YFN Advogados

O Tribunal de Justiça de São Paulo reformou a decisão de primeira instância e afastou a condenação por danos morais contra uma operadora de plano de saúde, em ação movida pelo espólio de uma paciente falecida.

O caso envolvia a negativa de cobertura para tratamento domiciliar (home care). Durante o trâmite da ação, a paciente veio a falecer, e a sentença inicial havia determinado o pagamento de R$ 15 mil a título de indenização por dano moral.

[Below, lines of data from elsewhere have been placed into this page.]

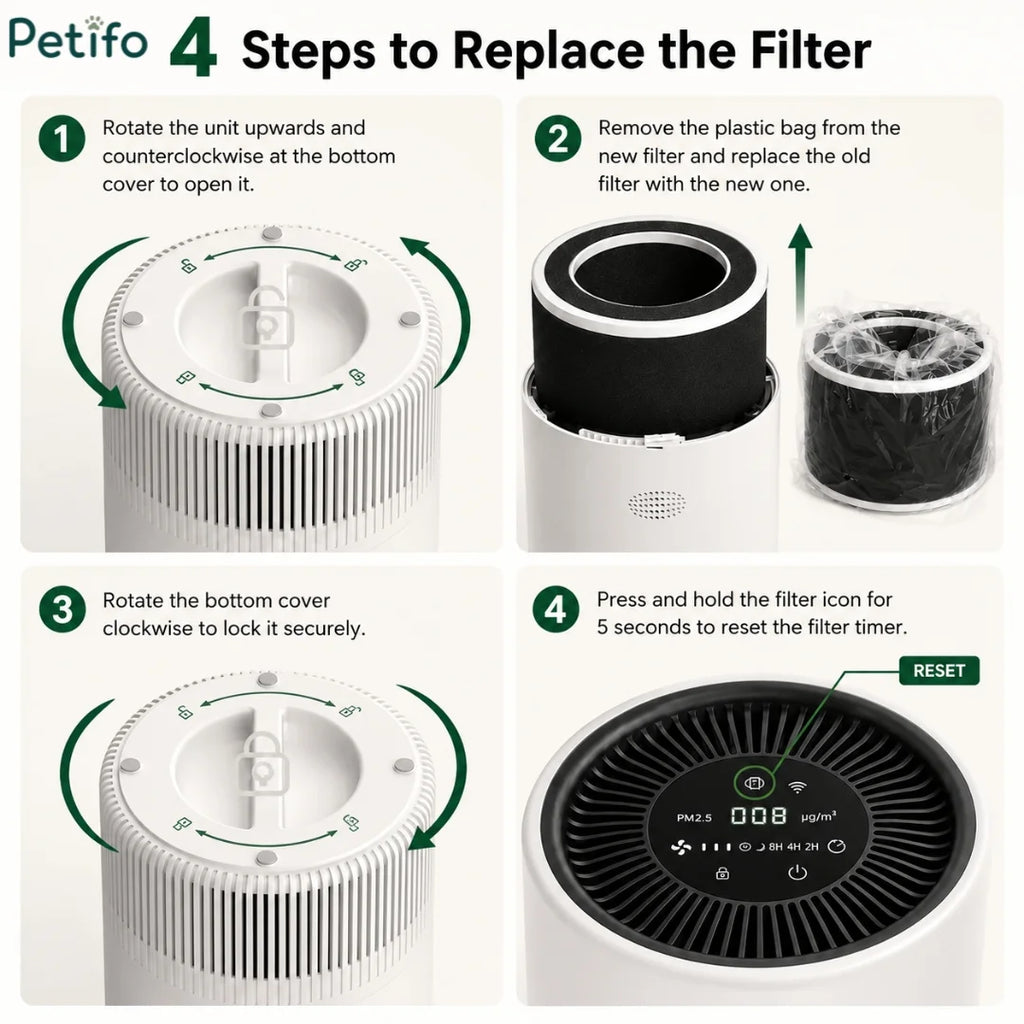 Petifo 4 Steps to Replace the Filter

1 Rotate the unit upwards and counterclockwise at the bottom cover to open it.

2 Remove the plastic bag from the new filter and replace the old filter with the new one.

3 Rotate the bottom cover clockwise to lock it securely.

4 Press and hold the filter icon for 5 seconds to reset the filter timer.

RESET

PM2.5 008 μg/m³

8H 4H 2H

Ao analisar o recurso, o TJ/SP entendeu que não havia provas de que a recusa de custeio tivesse agravado o quadro clínico da paciente, cujo óbito decorreu da progressão natural de uma doença metastática. Para os magistrados, a situação configurou, no máximo, um inadimplemento contratual, o que não gera automaticamente o direito à reparação por dano moral.

O acórdão ressaltou ainda que a operadora cumpriu decisão judicial emergencial, fornecendo transporte e oxigênio para que a paciente fosse internada em hospital e recebesse os cuidados necessários.

Com isso, a Corte concluiu que a negativa inicial da cobertura não ultrapassou os limites do mero aborrecimento, afastando a obrigação de indenização extrapatrimonial. Custas e honorários foram rateados entre as partes.